**What you have to do:**
Your job is to set down the stretch of entries that opens with the line containing "League Of Legends" and closes with the line containing "廣西：12月11日起，正式實施境外旅客購物離境退稅政策". Keep both end lines, copy each exactly, and add nothing.
─── Supplied material
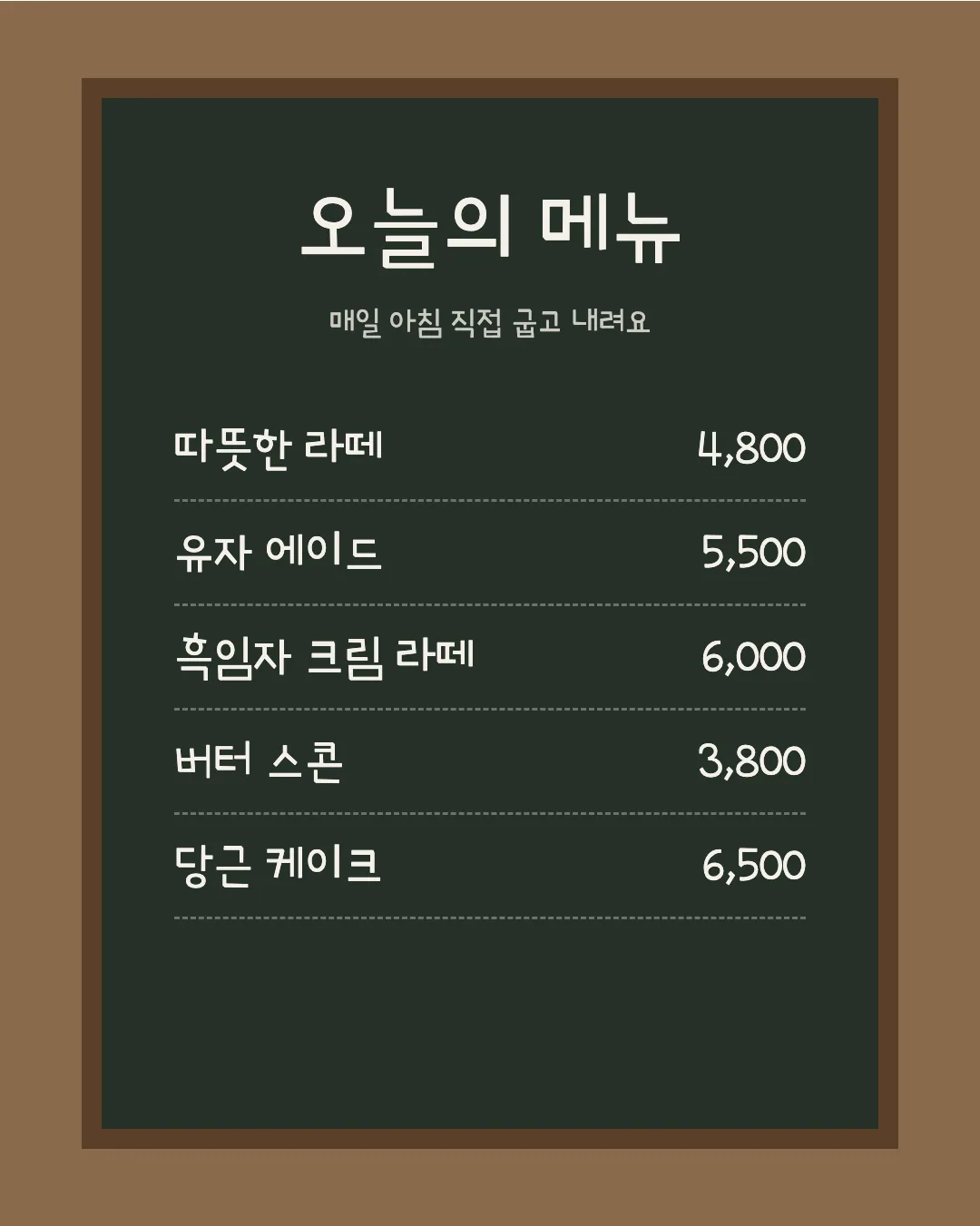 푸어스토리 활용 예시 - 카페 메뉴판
──────
─── Supplied material
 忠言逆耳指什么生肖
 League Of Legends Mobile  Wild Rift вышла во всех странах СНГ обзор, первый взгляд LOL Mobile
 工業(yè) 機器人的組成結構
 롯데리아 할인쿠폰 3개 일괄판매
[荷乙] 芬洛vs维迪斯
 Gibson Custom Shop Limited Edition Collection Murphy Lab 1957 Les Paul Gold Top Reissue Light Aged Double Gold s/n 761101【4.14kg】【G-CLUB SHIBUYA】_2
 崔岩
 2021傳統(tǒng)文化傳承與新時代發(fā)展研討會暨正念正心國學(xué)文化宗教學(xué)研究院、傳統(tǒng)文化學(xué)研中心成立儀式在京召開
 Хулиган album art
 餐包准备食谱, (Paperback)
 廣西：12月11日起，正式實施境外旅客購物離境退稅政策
──────
**Solution for this task:**
 League Of Legends Mobile  Wild Rift вышла во всех странах СНГ обзор, первый взгляд LOL Mobile
 工業(yè) 機器人的組成結構
 롯데리아 할인쿠폰 3개 일괄판매
[荷乙] 芬洛vs维迪斯
 Gibson Custom Shop Limited Edition Collection Murphy Lab 1957 Les Paul Gold Top Reissue Light Aged Double Gold s/n 761101【4.14kg】【G-CLUB SHIBUYA】_2
 崔岩
 2021傳統(tǒng)文化傳承與新時代發(fā)展研討會暨正念正心國學(xué)文化宗教學(xué)研究院、傳統(tǒng)文化學(xué)研中心成立儀式在京召開
 Хулиган album art
 餐包准备食谱, (Paperback)
 廣西：12月11日起，正式實施境外旅客購物離境退稅政策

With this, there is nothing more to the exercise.